In his inaugural address, President Obama said that “The question we ask today is not whether our government is too big or too small, but whether it works.” This is a commonly heard argument in response to concerns about the growth of government. Who could possibly be against government when it “works”? Why not instead consider each proposed expansion of the state on a case by case basis, supporting those that “work” and opposing any that don’t?
Taken seriously, this argument leads to the rejection of any systematic constraints on government power. Why should we have a general presumption against government regulation of speech or religion? Why not instead support censorship when it “works” by improving the marketplace of ideas, and oppose it when it doesn’t? Think of all the misleading speech and religious charlatans that government regulation could potentially save us from!
The answer, of course, is that government regulation of speech and religion has systematic dangers that are not unique to any one particular regulation. Given those systematic flaws, it makes sense to have a general presumption against it.
The same holds true for government intervention more generally, including in the economy. It too has systematic flaws that justify a presumption against it. Three of those flaws are particularly relevant to current policy debates.
First, government officials have poor incentives relative to the private sector. Because the resources they spend are not their own money, they are more likely to waste them or divert them to favored interest groups. These poor incentives are visible in almost every major government spending bill, where large amounts of money are spent on porkbarrel projects and the like. The current stimulus bill is no exception, with its handouts for a variety of interest groups.
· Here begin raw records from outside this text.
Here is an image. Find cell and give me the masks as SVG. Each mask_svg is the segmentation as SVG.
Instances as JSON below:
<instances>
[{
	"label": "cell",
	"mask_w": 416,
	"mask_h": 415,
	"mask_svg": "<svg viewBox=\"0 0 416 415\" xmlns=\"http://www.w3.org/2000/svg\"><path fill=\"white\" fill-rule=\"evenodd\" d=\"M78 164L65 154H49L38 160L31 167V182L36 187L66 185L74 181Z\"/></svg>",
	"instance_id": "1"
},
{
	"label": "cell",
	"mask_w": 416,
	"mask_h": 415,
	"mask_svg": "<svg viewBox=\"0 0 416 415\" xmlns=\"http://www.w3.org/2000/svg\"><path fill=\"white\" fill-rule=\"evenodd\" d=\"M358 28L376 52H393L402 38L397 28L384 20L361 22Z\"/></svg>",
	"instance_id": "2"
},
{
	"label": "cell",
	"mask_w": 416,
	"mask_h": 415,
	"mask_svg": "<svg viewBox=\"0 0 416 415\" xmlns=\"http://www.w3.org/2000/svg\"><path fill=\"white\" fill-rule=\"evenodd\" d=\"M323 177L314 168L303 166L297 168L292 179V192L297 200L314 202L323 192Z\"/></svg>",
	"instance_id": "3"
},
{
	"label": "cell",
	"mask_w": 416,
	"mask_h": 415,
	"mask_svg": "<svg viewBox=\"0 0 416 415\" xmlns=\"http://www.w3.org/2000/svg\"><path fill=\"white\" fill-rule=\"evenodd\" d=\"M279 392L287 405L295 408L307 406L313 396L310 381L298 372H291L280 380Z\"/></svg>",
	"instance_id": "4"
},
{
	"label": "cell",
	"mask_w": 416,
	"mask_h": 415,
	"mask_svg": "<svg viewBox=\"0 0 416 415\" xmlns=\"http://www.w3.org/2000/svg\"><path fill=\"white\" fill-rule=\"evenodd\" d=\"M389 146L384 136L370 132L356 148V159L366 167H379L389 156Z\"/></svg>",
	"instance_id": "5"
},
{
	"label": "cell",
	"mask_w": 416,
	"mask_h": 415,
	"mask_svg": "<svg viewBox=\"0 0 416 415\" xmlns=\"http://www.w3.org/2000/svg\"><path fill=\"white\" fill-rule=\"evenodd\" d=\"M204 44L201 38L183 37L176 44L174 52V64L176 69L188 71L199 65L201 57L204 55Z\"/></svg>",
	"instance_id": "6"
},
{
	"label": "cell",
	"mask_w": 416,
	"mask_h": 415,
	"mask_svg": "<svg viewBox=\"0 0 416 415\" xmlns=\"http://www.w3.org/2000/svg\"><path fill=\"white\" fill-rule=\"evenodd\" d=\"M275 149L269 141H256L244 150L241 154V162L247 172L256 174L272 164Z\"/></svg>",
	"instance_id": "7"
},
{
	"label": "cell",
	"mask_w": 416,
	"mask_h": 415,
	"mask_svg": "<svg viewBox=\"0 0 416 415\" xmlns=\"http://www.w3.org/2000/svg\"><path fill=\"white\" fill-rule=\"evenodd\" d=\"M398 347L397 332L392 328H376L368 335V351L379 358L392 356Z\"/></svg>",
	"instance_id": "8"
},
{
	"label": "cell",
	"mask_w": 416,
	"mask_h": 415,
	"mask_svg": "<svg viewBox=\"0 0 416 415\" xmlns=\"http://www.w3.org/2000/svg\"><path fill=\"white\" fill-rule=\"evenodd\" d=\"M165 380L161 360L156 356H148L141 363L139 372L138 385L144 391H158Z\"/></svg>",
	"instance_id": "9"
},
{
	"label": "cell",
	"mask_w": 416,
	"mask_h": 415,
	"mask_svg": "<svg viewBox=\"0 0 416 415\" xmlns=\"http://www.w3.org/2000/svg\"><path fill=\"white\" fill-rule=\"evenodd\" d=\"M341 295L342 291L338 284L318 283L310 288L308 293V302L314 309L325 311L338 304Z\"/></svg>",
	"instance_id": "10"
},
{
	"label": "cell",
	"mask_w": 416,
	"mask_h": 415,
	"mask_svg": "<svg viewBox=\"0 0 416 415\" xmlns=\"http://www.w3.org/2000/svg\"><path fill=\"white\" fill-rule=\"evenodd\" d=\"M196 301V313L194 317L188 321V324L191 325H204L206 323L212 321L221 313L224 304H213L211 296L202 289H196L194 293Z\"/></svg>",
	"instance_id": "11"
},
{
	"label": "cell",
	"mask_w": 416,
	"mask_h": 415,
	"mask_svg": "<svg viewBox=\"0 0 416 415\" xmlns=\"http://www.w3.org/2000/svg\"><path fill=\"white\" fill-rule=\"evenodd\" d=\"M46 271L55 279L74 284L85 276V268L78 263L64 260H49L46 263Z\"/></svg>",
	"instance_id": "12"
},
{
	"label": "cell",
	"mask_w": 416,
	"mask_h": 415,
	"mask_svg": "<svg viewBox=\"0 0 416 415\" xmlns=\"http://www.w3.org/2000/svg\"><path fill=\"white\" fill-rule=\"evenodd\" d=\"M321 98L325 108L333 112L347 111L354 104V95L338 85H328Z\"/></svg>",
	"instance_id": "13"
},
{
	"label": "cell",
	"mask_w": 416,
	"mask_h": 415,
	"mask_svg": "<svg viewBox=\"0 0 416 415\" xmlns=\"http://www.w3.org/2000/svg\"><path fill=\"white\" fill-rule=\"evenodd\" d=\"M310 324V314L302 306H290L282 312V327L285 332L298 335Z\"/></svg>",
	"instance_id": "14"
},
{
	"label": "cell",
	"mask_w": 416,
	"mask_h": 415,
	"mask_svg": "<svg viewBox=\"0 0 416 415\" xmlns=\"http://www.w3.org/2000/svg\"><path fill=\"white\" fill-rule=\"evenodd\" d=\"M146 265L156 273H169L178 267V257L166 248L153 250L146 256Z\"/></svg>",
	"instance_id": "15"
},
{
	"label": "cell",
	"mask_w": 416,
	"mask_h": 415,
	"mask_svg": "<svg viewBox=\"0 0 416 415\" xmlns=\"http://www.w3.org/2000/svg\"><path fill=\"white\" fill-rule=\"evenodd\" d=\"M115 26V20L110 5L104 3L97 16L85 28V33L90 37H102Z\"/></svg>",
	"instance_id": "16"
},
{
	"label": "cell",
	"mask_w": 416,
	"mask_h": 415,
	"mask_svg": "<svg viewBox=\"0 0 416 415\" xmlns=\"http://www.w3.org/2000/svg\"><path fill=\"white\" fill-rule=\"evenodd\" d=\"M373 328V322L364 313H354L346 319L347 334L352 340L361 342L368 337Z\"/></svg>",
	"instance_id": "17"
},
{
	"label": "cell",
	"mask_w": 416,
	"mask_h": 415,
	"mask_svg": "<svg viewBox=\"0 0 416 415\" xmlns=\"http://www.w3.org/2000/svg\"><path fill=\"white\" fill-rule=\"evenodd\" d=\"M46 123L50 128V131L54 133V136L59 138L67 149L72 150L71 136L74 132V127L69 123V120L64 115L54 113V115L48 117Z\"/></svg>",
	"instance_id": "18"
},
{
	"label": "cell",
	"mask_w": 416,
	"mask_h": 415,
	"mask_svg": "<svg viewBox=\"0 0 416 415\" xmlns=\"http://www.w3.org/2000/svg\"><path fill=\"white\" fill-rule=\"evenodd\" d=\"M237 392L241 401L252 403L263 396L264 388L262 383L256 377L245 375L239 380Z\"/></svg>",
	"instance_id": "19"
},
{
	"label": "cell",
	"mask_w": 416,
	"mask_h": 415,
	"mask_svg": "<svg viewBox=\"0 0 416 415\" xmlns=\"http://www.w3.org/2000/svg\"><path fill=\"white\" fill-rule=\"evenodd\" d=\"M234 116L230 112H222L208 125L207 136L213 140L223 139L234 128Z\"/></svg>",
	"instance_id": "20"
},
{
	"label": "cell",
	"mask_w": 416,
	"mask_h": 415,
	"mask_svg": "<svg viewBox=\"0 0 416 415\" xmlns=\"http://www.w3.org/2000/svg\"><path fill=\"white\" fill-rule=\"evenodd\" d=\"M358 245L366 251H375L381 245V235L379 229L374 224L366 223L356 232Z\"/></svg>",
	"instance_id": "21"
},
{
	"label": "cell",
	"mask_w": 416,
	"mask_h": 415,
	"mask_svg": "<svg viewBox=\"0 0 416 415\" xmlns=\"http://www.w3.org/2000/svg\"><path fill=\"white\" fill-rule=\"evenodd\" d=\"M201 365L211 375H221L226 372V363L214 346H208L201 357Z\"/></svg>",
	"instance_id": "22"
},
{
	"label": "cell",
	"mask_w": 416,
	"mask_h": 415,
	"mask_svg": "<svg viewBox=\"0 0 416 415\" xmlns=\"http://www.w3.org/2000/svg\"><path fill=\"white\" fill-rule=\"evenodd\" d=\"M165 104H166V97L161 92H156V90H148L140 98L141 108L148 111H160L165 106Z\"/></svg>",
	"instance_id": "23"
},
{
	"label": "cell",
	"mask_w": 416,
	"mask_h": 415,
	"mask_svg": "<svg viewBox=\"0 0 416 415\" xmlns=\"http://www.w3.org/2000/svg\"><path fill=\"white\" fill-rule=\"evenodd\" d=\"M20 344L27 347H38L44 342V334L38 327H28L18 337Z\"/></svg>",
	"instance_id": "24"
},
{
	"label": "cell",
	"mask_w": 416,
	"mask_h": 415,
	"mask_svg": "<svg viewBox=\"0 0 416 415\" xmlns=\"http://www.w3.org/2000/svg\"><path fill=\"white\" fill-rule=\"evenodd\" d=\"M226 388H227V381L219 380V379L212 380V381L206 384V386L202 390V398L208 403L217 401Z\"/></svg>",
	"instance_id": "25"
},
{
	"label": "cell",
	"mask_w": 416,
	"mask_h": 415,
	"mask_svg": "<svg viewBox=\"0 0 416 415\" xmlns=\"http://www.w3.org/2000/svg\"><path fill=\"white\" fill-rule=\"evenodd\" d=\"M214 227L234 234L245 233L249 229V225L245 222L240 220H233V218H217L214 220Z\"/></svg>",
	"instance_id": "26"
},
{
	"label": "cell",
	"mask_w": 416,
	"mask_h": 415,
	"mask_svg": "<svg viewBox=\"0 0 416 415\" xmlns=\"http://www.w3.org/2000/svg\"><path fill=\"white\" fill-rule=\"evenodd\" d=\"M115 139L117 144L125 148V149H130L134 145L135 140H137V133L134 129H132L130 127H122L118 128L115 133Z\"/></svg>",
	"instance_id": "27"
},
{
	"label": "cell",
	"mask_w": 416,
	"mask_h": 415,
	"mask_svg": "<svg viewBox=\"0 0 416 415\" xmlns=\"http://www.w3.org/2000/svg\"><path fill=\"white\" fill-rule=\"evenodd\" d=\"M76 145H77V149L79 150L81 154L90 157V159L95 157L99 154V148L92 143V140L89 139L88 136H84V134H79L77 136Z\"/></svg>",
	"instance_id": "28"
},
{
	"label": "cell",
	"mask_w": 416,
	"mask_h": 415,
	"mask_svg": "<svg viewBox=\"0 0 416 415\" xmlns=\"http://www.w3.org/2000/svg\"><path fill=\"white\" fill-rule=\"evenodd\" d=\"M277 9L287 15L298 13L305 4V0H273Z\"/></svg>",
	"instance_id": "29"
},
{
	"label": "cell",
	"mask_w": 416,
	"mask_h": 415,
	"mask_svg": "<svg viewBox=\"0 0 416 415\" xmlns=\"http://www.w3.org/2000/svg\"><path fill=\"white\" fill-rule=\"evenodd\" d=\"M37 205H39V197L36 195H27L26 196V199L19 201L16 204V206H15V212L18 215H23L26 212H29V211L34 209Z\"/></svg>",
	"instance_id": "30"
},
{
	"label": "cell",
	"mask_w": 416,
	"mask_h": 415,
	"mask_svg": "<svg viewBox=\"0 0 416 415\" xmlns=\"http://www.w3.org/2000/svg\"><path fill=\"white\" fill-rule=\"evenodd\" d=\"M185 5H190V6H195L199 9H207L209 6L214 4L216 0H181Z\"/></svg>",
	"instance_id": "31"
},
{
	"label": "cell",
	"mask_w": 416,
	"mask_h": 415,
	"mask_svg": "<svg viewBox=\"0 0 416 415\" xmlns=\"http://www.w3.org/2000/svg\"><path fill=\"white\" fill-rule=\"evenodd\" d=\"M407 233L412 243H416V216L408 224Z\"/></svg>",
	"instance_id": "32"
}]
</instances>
Second, as I have often emphasized in my academic work and on this blog, the quality of government policy is severely compromised by widespread voter ignorance. The majority of voters know very little about public policy and make poor use of the information they do have. Voter ignorance and irrationality are perfectly rational, because the chance that any one voter’s knowledge will make a difference is infinitesmally small. Still, they routinely result in voters supporting flawed policies and doing a poor job of evaluating the performance of elected officials. For example, they blame politicians for bad weather, and routinely support protectionism despite the overwhelming evidence against it. The dangers of voter ignorance are likely to increase as government grows. The bigger government gets, the more of it there is for voters to monitor, and the more difficult it will be for them to have even a superficial knowledge of all its functions.
Third, even relatively well-informed voters and well-intentioned government officials will often lack the information they need to allocate resources more effectively than the market would in their place. As F.A. Hayek argued in his classic essay, “The Use of Knowledge in Society,” government planners lacks the kind of information that the price system routinely provides to market participants. Thus, they usually have no way of knowing whether the projects they want to spend tax money on will yield benefits that outweigh their costs.
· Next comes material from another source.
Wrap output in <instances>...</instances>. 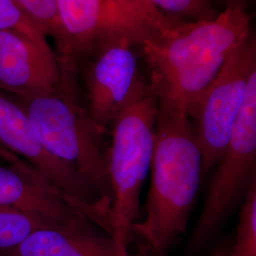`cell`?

These systematic shortcomings of government are particularly dangerous in times of crisis, like the present. Given widespread voter ignorance and their own perverse incentives, government officials often use crises to justify harmful expansions of government power by selling them as emergency measures – even if they have little or no real connection to the emergency in question. This is why White House Chief of Staff Rahm Emanuel says that “[y]ou never want a serious crisis to go to waste” because it is “an opportunity to do things you could not do before.”
The current spending bill before Congress is no exception. It is being marketed as a “stimulus.” Yet only 8% of the new spending will occur this year, and only 41% in the next two years – too late to provide stimulus while the recession is still ongoing. This suggests that most of the new spending isn’t really about stimulus and has more to do with other policy priorities that are being misleadingly sold as emergency measures.
These points don’t prove that all government interventions are undesirable. It is possible for them to be outweighed by other considerations in any given case. They do, however, show that there is reason for systematic concern about the size of government, and for a strong but not insuperable presumption against its expansion. In the same way, we have good reason for a presumption against government regulation of speech and religion, even though that presumption cannot be absolute. We can, for example, ban shouting “fire” in a crowded theater, yet still have a general rule against censorship.
To put it in Obama’s terms, our society will “work” a lot better if we can prevent government from getting too big. And that requires paying a lot more attention to the state’s rapidly expanding waistline than the president wants us to.
UPDATE: I should have noted that the 8% figure is for the percentage of spending in the current fiscal year (which ends September 30), rather than calendar year. I don’t think this difference of three months is critical, but I do want to correct the error.